◆ Texte
_____

Et si un jour ou une nuit, un démon se glissait furtivement dans ta plus solitaire solitude et te disait : ” Cette vie, telle que tu la vis et l’a vécue, il te faudra la vivre encore une fois et encore d’innombrables fois; et elle ne comportera rien de nouveau, au contraire, chaque douleur et chaque plaisir et chaque pensée et soupir et tout ce qu’il y a dans ta vie d’indiciblement petit et grand doit pour toi revenir, et tout suivant la même succession et le même enchaînement – et également cette araignée et ce clair de lune entre les arbres, et également cet instant et moi-même. Un éternel sablier de l’existence est sans cesse renversé, et toi avec lui, poussière des poussières!” Friedrich Nietzsche, Le Gai Savoir
C'est bientôt l'hiver. La mer reste lointaine une
bonne partie de la sainte journée, et se décide à monter le jour déclinant, à
l'abri des regards, pour venir me border et m'offrir son ressac en berceuse.
Voudrais-je revivre exactement cette journée?
A cette heure, je
suis étendu sur le canapé, éreinté et heureux. Le chat est lové entre mes
pattes et ronronne comme tous les chats, comme tous les jours. Ma Drôle est
concentrée sur un test psychologique déniché dans un magazine féminin
"Etes-vous trop dans l'émotion?".
Elle s'affaire à
comptabiliser les points rouges, les carrés bleus et les triangles oranges dont
la répartition lui permettra enfin de connaître son positionnement exact sur
l'échelle de l'émotivité. Sur la table basse, les marrons chauds sont encore
trop chauds et le thé à la fleur d'oranger diffuse son arôme réconfortant.

_____

◆ Données fournies
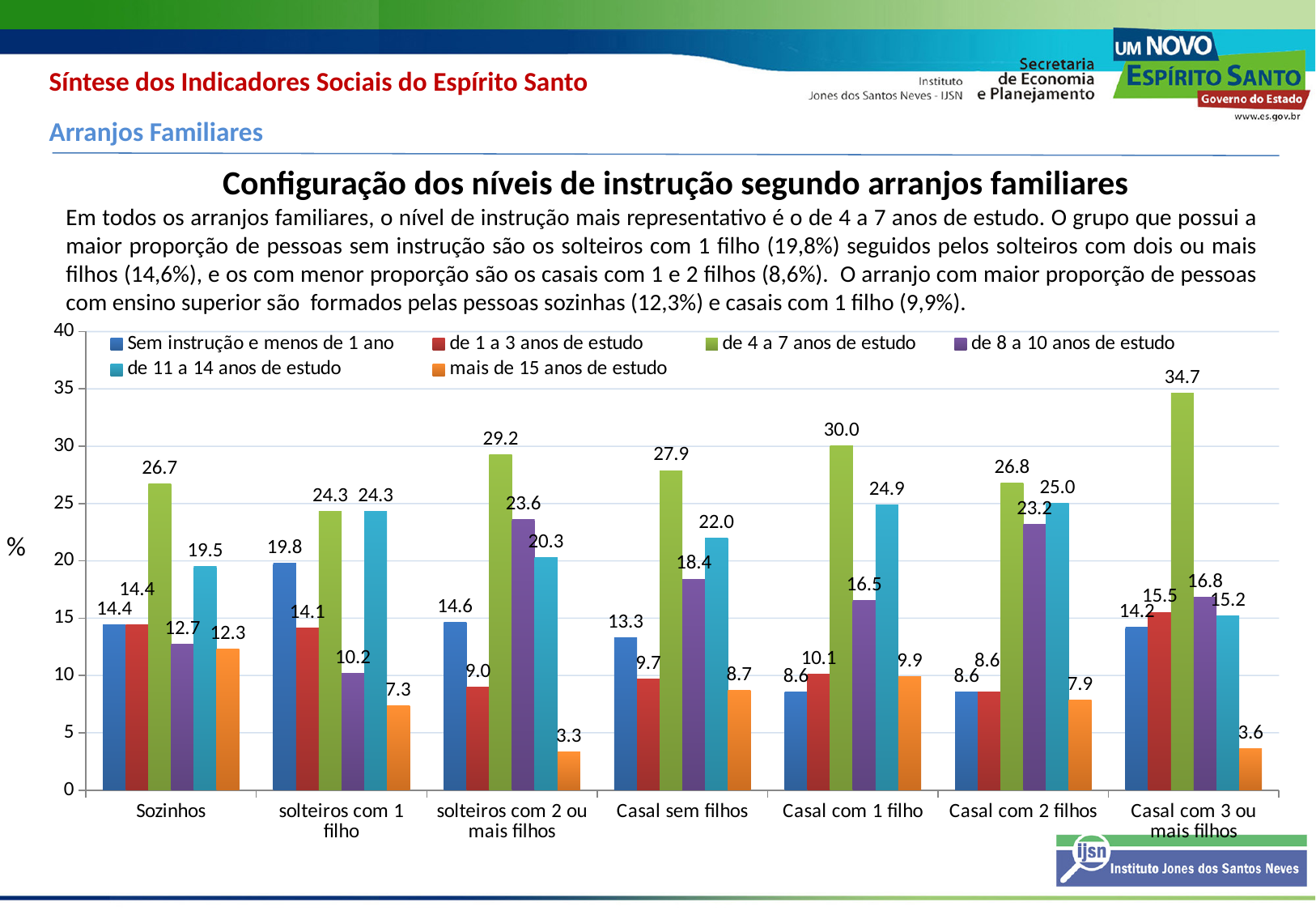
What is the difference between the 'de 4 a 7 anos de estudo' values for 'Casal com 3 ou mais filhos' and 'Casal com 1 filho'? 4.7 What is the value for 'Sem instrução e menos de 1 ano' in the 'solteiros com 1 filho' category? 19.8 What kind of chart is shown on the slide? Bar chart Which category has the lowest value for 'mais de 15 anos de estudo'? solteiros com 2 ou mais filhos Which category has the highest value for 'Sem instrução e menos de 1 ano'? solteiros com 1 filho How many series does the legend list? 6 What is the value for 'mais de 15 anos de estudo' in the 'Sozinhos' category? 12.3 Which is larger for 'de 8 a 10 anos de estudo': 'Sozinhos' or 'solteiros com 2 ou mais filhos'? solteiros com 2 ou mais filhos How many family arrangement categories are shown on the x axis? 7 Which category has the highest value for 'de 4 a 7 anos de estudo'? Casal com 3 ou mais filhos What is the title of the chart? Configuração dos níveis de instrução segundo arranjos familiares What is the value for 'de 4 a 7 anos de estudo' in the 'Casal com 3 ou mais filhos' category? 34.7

_____

◆ Mise en pratique
a: Recopiez le passage du texte sur l'éternel retour qui commence par les mots contenant « Voudrais-je revivre exactement » et se termine par « son arôme réconfortant. ».
b: Poursuivez le texte sur l'éternel retour à partir de l'endroit où il s'arrête.
Les données n'ont aucun rôle dans cet exercice.

◆ Corrigé
a:
Voudrais-je revivre exactement cette journée?
A cette heure, je
suis étendu sur le canapé, éreinté et heureux. Le chat est lové entre mes
pattes et ronronne comme tous les chats, comme tous les jours. Ma Drôle est
concentrée sur un test psychologique déniché dans un magazine féminin
"Etes-vous trop dans l'émotion?".
Elle s'affaire à
comptabiliser les points rouges, les carrés bleus et les triangles oranges dont
la répartition lui permettra enfin de connaître son positionnement exact sur
l'échelle de l'émotivité. Sur la table basse, les marrons chauds sont encore
trop chauds et le thé à la fleur d'oranger diffuse son arôme réconfortant.

b:
Je suppose qu’elle ne
se pose pas la question de savoir quel degré d'émotion elle atteindrait si un
démon devait l’interrompre dans ses savants calculs, pour la confronter
brutalement à une alternative: revivre sa vie dans les moindres détails ou se
livrer définitivement au Néant.
Ce démon ne se
contenterait pas de sanctionner l'option choisie par un rond rouge ou un carré
bleu...Qu'elle trahisse un seul instant sa crainte d'avoir à tout
recommencer, et la voilà pulvérisée dans les profondeurs abyssales du
non-retour. Plus jamais elle ne me servirait de croquettes et de viande crue
les jours de fête, plus jamais elle ne m'implorerait de venir à ses pieds, plus
jamais je ne la verrais s’assoupir devant la télé, oubliant une assiette
de fromage à portée de museau.
Pauvre fille ou
pauvre humaine… qui serait tétanisée à l'idée de tout revivre, exactement dans
le même ordre, avec la même intensité. Elle me fait peine parfois, à diriger
ses désirs toujours et uniquement vers l’inconnu.
N’existe-t-il donc
que les chiens pour désirer le connu ? Il m’importe peu de tout revivre à
l'identique pourvu que je goûte encore à cet instant, ou celui de ma course
folle sur la plage endormie - je poursuis des proies invisibles et déterre
des coquillages désertés-. Les malheurs d'autrefois et ceux qui ne sont pas
encore advenus m’emplissent de gratitude s’ils peuvent concourir, même
malgré moi, à ce moment d'ivresse infinie.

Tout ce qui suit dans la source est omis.